**DESCRIPTION OF THE TASK:** According to the passage on gross margins below, why didn't the pilot reveal the problems that later appeared during full rollout? Answer in one to three sentences.

**SUPPLIED PASSAGE:**
_ _ _ _ _ _ _

However, April and early May gross margins took a step down from March rather than ticking back up as we saw in the pilot. Our root cause analysis identified that when we move from pilot to full rollout, the complexity of our pricing and discounting systems produced some anomalous results, including unintended extra discounting.
The pilot, which was smaller in volume and contain fewer product lines, was not robust enough to surface these complexities. We've taken corrective actions to address this, and we started seeing improvements in gross margin trending as of the last week of May and into early June.
We'll update you on our gross margin trajectory during our third-quarter call on July 2. And I'll now turn things over to Kristen.

Kristen Actis-grande

Thank you, Erik, and good morning, everyone. Moving to slide 5, as a result of our third-quarter performance, we are lowering our outlook for the full year.
We now expect ADS for the full year to be down 4.7% to 4.3% year over year. As you may recall, embedded in our prior outlook was a meaningful second-half step-up in our average daily sales rate that I will speak to momentarily.

_ _ _ _ _ _ _

Spatial question entries:
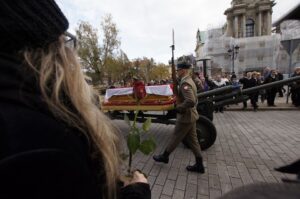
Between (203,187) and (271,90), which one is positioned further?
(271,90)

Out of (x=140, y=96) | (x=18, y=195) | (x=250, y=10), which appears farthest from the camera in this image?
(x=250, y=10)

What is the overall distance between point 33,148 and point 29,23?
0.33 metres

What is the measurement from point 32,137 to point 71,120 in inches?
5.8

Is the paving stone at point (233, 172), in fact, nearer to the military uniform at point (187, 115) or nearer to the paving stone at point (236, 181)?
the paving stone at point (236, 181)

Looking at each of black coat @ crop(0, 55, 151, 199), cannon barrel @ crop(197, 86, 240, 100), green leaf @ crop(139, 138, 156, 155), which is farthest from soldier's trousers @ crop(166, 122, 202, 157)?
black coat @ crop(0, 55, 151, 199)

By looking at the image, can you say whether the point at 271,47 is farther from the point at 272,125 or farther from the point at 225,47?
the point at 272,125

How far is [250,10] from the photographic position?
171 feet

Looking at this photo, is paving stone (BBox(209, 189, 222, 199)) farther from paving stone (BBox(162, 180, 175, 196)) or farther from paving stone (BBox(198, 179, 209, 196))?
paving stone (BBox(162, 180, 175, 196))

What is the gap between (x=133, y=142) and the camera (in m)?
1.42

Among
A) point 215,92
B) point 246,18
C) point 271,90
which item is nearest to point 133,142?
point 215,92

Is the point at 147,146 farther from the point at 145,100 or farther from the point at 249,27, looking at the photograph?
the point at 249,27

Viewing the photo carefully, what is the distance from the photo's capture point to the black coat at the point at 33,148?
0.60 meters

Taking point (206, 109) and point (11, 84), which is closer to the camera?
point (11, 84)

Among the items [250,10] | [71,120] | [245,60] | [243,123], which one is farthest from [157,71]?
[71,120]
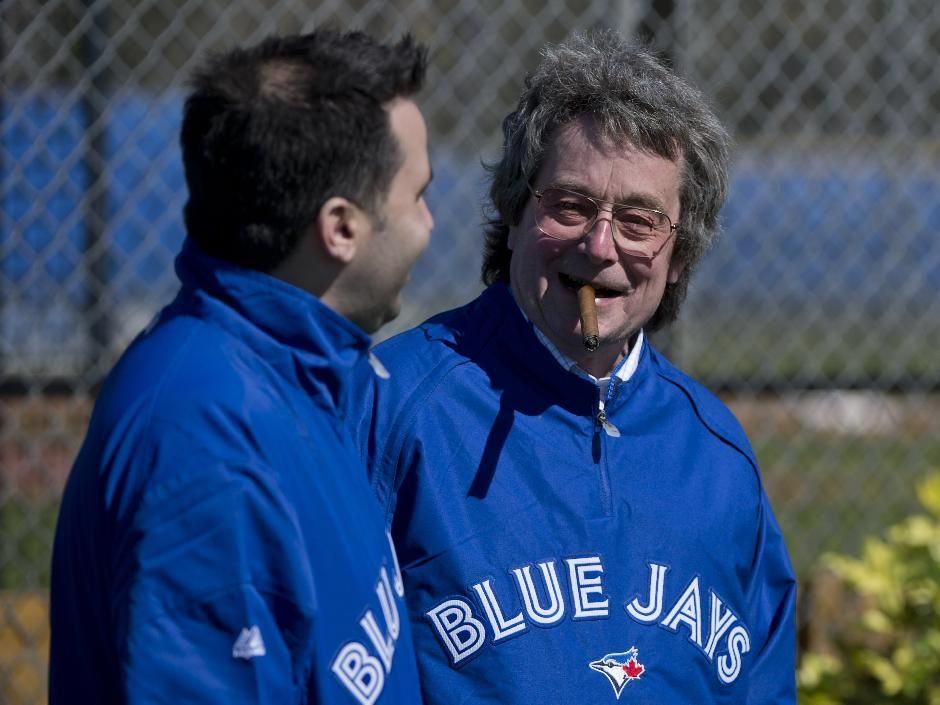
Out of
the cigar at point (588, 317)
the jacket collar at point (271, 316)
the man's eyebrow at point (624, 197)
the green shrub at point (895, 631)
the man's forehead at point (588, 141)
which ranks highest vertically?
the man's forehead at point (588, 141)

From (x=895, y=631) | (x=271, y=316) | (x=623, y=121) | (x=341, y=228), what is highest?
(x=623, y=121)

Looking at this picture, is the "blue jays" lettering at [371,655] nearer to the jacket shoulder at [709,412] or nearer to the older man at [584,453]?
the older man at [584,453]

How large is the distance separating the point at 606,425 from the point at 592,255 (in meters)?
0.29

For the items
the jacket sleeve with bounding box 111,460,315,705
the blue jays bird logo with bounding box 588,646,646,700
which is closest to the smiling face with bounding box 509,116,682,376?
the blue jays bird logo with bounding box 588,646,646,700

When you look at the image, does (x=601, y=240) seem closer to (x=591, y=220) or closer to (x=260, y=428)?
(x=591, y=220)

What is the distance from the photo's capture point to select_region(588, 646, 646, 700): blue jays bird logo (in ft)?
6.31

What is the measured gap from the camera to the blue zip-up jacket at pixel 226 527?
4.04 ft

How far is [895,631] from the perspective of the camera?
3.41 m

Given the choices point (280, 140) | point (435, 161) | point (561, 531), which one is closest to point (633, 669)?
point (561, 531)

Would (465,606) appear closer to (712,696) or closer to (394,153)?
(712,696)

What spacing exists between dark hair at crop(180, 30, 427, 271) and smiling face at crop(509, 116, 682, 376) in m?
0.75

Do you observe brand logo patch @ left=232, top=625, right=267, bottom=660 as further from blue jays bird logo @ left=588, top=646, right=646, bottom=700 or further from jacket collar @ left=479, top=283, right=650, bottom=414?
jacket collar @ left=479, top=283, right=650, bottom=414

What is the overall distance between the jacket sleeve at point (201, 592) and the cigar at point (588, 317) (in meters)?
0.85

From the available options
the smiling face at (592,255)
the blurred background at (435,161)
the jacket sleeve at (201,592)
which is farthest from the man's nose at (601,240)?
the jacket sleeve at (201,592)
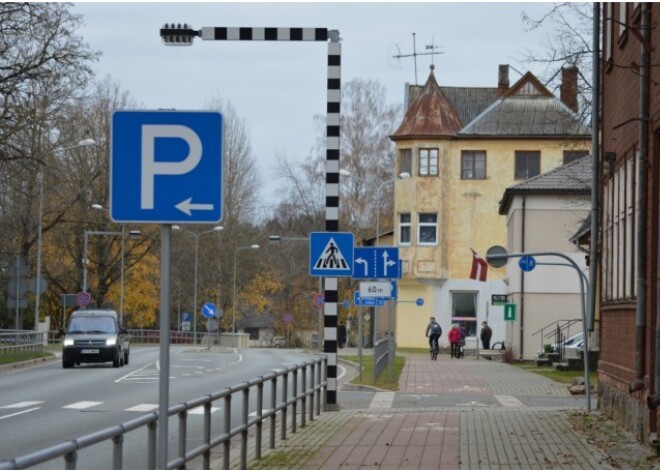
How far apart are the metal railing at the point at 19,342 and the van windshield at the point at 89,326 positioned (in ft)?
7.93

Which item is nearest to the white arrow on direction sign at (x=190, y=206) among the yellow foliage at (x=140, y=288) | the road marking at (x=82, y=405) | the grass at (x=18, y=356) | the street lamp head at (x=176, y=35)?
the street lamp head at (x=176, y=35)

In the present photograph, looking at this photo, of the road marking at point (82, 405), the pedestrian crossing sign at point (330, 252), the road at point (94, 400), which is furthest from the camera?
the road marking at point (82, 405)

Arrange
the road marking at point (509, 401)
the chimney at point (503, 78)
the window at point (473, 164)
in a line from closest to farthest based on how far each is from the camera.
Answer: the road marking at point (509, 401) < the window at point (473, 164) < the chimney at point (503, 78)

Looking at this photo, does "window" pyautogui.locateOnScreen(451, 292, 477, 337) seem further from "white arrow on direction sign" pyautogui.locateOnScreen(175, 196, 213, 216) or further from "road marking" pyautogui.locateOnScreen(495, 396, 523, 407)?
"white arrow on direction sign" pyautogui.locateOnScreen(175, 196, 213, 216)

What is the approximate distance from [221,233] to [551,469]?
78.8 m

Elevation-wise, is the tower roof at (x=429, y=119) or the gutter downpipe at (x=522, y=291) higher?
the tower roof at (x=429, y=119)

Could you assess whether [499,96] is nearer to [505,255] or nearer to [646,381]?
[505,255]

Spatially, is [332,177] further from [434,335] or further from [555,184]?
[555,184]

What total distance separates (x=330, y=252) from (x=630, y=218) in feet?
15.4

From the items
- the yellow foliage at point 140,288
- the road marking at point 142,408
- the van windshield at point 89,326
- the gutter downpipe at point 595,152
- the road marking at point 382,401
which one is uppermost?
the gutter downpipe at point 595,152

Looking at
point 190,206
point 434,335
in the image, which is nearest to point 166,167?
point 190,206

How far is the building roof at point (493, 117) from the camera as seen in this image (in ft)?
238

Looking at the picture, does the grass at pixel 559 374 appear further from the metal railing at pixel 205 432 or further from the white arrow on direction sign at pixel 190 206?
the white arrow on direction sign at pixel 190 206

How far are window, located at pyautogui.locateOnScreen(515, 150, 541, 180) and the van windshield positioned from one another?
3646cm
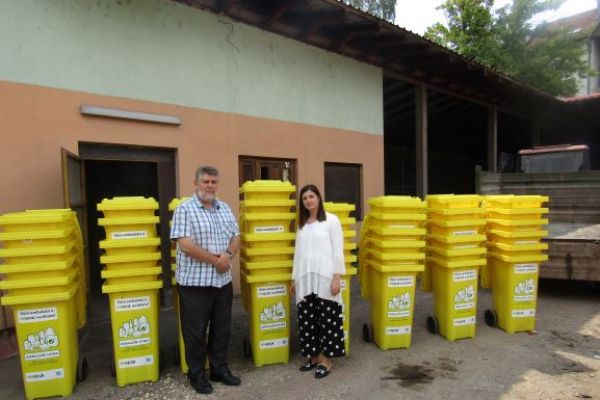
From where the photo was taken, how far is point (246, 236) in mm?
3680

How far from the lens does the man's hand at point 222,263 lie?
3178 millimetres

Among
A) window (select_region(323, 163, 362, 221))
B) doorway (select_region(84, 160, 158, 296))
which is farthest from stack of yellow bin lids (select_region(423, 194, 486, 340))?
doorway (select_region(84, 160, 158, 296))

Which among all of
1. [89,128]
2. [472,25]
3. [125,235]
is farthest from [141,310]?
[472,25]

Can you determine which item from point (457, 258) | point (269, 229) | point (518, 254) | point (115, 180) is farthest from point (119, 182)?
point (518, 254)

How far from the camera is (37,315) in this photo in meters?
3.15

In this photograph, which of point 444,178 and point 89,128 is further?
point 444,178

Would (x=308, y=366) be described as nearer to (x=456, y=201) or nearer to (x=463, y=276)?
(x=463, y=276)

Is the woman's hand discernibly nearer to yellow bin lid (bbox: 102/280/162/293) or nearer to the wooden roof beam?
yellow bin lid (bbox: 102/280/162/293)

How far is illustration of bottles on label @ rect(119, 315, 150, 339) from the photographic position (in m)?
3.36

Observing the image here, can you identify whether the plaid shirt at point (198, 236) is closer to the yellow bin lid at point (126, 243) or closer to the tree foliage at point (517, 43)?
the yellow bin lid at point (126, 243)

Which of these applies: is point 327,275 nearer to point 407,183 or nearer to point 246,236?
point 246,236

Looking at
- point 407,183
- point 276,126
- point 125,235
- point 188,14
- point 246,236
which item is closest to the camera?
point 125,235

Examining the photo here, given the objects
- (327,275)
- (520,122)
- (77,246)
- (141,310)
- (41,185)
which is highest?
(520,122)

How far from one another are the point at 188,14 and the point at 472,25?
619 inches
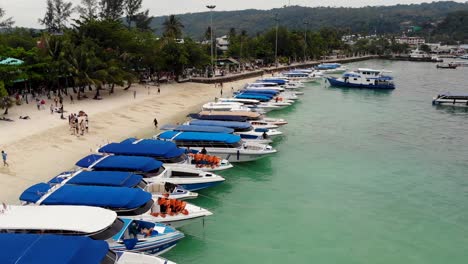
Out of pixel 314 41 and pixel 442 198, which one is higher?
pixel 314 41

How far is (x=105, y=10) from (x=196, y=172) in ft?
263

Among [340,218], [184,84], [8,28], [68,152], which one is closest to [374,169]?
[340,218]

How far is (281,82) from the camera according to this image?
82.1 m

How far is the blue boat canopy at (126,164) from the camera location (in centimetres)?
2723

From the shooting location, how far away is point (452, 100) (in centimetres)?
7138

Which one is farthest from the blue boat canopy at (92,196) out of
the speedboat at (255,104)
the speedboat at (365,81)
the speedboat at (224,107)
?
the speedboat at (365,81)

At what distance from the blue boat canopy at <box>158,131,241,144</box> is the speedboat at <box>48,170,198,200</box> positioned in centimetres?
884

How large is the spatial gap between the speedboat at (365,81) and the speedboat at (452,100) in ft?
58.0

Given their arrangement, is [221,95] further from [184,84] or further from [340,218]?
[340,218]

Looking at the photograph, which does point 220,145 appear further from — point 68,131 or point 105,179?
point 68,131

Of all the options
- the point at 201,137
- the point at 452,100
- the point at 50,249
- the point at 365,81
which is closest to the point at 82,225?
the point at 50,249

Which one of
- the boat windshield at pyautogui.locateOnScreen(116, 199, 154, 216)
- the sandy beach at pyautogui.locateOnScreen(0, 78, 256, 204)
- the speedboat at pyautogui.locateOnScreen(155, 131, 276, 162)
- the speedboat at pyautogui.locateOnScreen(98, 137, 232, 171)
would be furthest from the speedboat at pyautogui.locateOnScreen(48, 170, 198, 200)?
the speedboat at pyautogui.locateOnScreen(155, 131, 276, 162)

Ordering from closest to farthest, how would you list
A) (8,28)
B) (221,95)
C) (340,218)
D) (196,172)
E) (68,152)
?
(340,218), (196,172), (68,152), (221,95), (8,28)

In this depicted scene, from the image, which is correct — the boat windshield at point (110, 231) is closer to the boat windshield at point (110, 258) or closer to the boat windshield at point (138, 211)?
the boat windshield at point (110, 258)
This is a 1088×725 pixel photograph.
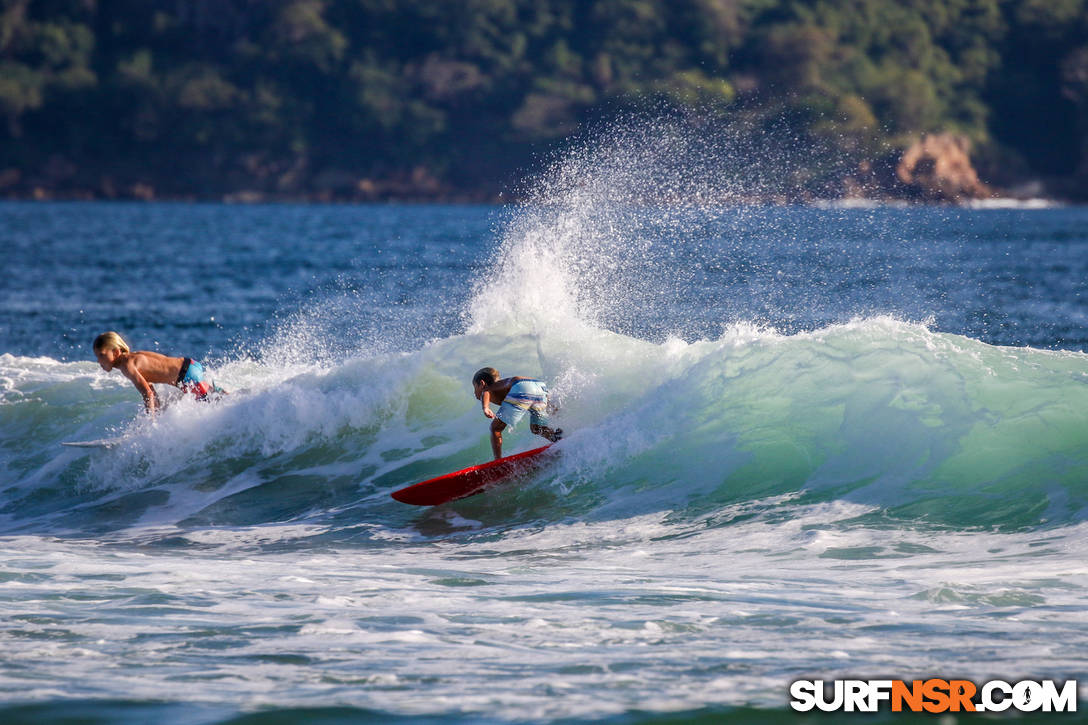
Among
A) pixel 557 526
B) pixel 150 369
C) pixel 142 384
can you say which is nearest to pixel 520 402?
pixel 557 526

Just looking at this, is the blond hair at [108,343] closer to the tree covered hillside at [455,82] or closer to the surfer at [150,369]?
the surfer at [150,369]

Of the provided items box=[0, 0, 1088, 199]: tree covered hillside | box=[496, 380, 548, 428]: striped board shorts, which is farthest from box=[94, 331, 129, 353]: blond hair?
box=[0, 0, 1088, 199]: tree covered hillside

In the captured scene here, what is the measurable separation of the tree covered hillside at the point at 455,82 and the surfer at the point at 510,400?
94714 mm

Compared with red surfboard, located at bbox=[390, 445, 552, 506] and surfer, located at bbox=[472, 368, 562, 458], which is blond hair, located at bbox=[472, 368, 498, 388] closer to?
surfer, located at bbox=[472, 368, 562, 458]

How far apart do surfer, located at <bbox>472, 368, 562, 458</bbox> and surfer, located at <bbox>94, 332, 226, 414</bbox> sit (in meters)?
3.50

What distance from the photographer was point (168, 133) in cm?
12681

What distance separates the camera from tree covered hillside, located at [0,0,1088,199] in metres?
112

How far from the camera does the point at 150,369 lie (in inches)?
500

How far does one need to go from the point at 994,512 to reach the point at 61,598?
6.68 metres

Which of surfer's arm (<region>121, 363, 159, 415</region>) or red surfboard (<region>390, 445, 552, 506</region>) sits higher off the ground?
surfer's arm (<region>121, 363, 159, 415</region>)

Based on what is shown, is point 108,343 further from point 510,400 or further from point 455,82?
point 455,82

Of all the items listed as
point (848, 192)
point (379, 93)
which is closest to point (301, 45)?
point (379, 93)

_ _ _ _ _ _ _

**SOLUTION TO THIS PROBLEM:** The pilot was smaller in volume and had fewer product lines, so it was not robust enough to surface the complexities of the pricing and discounting systems. Those complexities appeared only at full rollout, where they produced anomalous results such as unintended extra discounting.